Task statement: In the entries below, copy everything from the line containing "Which of tree" down to the line containing "Answer: tree trunk ((68, 0, 84, 29))", including both of those lines.

Records:
::::
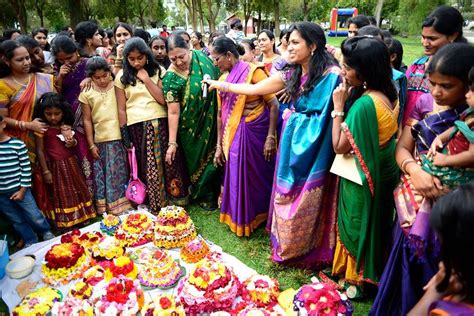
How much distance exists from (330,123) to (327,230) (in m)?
0.91

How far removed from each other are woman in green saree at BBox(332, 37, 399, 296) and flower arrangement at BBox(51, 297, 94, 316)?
1.85 m

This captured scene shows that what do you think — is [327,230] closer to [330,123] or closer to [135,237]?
[330,123]

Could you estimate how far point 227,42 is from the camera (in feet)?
11.0

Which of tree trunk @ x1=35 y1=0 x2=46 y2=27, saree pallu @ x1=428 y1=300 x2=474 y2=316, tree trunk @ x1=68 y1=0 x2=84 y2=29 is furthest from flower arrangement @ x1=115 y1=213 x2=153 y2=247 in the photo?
tree trunk @ x1=35 y1=0 x2=46 y2=27

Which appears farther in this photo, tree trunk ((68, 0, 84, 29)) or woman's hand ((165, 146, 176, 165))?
Answer: tree trunk ((68, 0, 84, 29))

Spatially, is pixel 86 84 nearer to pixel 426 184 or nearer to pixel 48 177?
pixel 48 177

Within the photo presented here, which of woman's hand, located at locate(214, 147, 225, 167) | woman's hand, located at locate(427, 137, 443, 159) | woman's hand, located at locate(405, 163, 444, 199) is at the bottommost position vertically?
woman's hand, located at locate(214, 147, 225, 167)

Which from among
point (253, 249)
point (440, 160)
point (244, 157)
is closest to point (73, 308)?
point (253, 249)

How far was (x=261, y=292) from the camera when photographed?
256 centimetres

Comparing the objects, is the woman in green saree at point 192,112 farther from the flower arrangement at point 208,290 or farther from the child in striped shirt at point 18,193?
the flower arrangement at point 208,290

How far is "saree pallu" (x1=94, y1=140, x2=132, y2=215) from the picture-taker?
3854 millimetres

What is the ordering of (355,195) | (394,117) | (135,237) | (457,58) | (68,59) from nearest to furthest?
(457,58)
(394,117)
(355,195)
(135,237)
(68,59)

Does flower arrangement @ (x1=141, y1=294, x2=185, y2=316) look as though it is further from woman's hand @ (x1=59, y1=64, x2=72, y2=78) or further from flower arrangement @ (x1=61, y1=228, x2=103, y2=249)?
woman's hand @ (x1=59, y1=64, x2=72, y2=78)

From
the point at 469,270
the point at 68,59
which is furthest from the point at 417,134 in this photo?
the point at 68,59
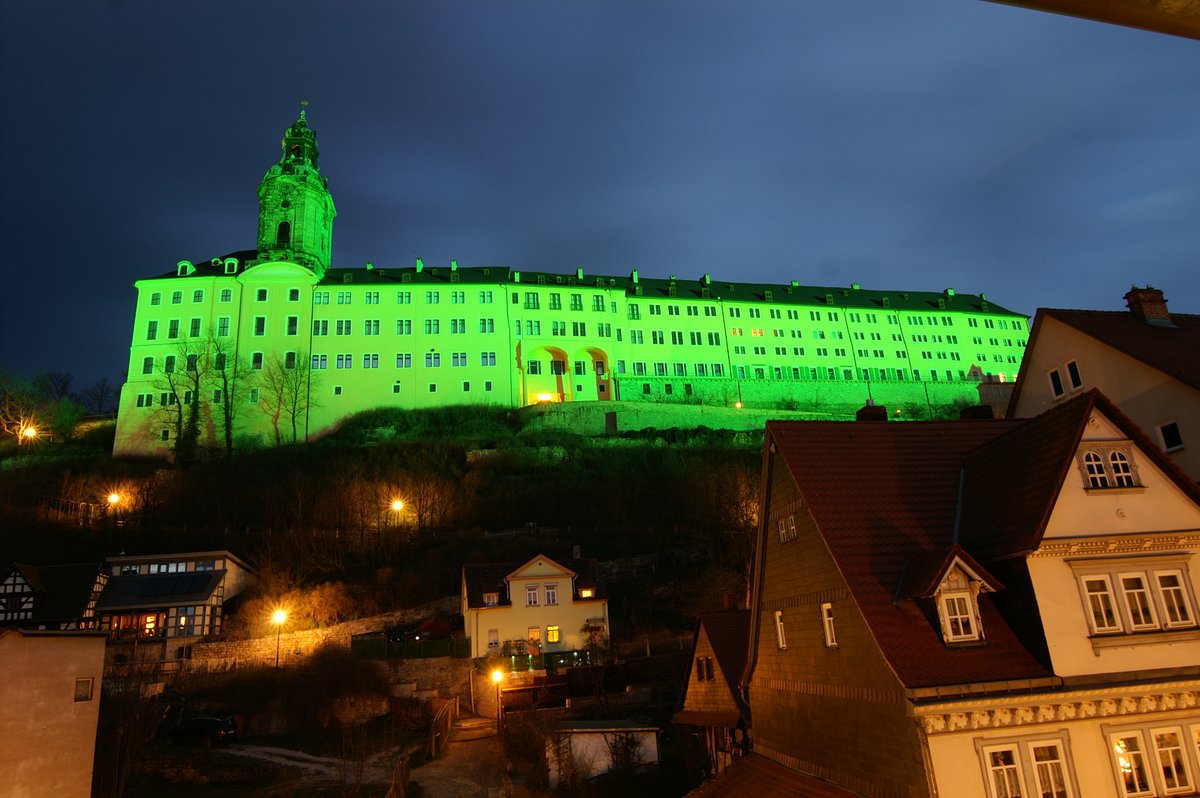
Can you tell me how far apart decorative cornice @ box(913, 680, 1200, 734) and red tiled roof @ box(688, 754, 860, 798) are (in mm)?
2863

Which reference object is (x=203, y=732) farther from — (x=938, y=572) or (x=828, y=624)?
(x=938, y=572)

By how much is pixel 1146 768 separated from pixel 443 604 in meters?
35.2

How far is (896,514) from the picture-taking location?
50.5 feet

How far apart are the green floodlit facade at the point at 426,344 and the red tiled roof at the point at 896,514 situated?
62.6 meters

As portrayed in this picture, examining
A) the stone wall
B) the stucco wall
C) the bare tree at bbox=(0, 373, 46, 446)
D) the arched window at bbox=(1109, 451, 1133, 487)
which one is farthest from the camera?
the bare tree at bbox=(0, 373, 46, 446)

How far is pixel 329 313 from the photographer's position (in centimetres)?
8012

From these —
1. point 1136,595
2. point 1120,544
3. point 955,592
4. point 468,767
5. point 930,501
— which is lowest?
point 468,767

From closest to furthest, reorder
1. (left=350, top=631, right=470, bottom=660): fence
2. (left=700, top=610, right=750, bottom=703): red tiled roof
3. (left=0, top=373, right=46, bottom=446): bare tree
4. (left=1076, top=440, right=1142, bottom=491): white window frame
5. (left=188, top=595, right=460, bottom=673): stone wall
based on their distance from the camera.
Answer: (left=1076, top=440, right=1142, bottom=491): white window frame → (left=700, top=610, right=750, bottom=703): red tiled roof → (left=350, top=631, right=470, bottom=660): fence → (left=188, top=595, right=460, bottom=673): stone wall → (left=0, top=373, right=46, bottom=446): bare tree

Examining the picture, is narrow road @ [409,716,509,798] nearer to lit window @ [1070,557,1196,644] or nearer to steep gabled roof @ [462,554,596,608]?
steep gabled roof @ [462,554,596,608]

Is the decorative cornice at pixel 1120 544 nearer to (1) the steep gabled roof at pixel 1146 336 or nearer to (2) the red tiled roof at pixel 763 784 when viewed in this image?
(2) the red tiled roof at pixel 763 784

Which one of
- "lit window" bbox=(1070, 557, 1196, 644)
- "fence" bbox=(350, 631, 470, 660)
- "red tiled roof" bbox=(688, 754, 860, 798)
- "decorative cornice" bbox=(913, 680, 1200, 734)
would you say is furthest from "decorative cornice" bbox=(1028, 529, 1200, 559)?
"fence" bbox=(350, 631, 470, 660)

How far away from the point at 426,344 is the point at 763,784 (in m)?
68.1

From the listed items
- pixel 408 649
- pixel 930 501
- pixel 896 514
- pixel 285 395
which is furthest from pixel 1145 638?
pixel 285 395

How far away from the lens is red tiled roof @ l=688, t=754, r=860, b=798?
49.0ft
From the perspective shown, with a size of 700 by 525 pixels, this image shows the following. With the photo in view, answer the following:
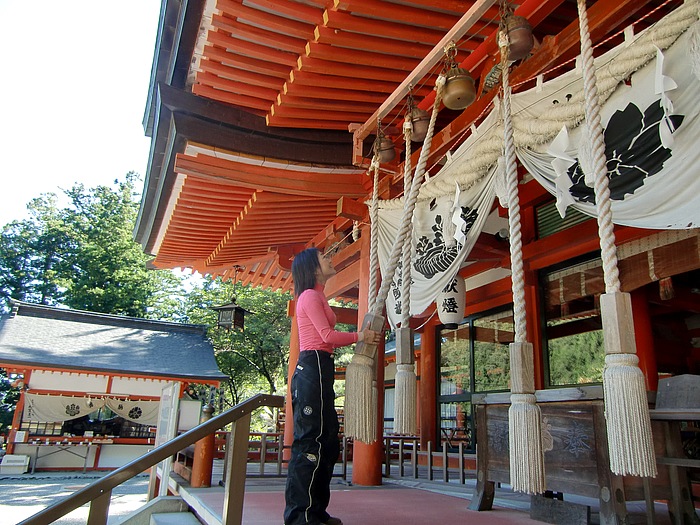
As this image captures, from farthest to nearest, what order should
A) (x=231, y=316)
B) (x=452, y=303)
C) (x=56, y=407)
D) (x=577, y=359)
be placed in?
1. (x=56, y=407)
2. (x=231, y=316)
3. (x=452, y=303)
4. (x=577, y=359)

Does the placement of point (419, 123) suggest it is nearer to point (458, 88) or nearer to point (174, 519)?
point (458, 88)

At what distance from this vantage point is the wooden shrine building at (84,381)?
1322 centimetres

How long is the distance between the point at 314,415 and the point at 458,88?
7.44 ft

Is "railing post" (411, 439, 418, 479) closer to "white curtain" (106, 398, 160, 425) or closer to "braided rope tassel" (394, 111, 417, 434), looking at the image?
"braided rope tassel" (394, 111, 417, 434)

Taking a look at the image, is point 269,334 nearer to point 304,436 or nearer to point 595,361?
point 595,361

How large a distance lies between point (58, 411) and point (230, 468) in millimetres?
13734

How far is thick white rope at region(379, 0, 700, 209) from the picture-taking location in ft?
8.07

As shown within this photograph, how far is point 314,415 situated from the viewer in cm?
263

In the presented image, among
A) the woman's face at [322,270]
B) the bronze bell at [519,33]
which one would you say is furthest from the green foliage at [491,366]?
the bronze bell at [519,33]

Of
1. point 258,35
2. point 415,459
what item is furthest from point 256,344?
point 258,35

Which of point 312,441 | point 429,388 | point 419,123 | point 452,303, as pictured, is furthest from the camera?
point 429,388

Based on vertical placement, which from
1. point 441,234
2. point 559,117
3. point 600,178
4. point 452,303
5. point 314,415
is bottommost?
point 314,415

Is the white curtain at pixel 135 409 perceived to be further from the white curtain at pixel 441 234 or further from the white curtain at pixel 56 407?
the white curtain at pixel 441 234

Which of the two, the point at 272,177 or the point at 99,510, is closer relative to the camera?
the point at 99,510
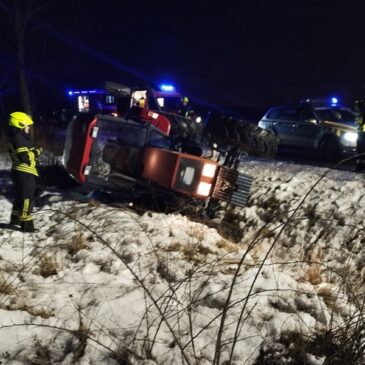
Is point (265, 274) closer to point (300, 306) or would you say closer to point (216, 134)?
point (300, 306)

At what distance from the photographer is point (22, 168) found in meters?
6.26

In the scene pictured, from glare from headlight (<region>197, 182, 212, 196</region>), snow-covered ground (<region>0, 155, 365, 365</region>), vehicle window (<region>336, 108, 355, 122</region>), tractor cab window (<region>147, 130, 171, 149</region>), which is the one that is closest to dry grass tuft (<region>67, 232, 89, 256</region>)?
snow-covered ground (<region>0, 155, 365, 365</region>)

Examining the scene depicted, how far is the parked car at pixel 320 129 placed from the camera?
35.7 feet

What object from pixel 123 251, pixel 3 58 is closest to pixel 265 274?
pixel 123 251

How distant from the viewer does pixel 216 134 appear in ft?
19.3

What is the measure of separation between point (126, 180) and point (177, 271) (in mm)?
2599

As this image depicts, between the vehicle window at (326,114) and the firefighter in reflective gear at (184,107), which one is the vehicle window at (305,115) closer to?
the vehicle window at (326,114)

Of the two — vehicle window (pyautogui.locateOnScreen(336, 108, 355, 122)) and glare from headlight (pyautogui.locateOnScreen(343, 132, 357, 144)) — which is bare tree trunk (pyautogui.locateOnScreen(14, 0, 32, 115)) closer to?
vehicle window (pyautogui.locateOnScreen(336, 108, 355, 122))

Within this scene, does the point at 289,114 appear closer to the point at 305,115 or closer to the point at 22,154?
the point at 305,115

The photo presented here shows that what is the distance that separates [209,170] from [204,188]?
264mm

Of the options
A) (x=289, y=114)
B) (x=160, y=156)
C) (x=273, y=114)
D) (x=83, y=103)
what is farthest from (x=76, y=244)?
(x=83, y=103)

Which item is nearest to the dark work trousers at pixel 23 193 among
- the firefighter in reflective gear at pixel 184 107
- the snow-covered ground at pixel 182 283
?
the snow-covered ground at pixel 182 283

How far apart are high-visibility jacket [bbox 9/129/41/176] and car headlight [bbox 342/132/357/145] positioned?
7.65 metres

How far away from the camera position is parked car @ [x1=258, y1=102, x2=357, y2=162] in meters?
10.9
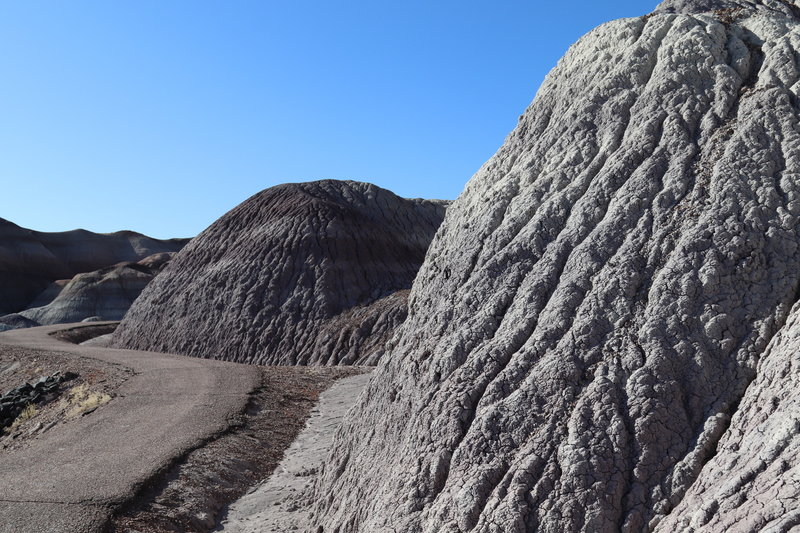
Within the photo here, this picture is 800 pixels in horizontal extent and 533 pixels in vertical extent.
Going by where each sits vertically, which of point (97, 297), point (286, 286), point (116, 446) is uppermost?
point (97, 297)

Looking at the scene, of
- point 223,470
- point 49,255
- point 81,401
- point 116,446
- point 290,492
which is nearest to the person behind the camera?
point 290,492

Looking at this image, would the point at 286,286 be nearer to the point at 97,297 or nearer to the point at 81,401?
the point at 81,401

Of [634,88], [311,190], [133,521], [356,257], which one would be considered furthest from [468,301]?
[311,190]

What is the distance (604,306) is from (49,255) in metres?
56.3

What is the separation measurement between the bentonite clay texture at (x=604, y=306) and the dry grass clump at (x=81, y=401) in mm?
6947

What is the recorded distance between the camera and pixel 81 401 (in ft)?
41.0

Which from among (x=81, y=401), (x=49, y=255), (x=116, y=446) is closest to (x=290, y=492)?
(x=116, y=446)

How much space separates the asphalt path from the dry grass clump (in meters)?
0.31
::::
Written response:
Which of tree trunk @ x1=35 y1=0 x2=46 y2=27, saree pallu @ x1=428 y1=300 x2=474 y2=316, tree trunk @ x1=68 y1=0 x2=84 y2=29 is furthest from flower arrangement @ x1=115 y1=213 x2=153 y2=247 in the photo?
tree trunk @ x1=35 y1=0 x2=46 y2=27

Which appears farther in this photo, tree trunk ((68, 0, 84, 29)) or woman's hand ((165, 146, 176, 165))?
Answer: tree trunk ((68, 0, 84, 29))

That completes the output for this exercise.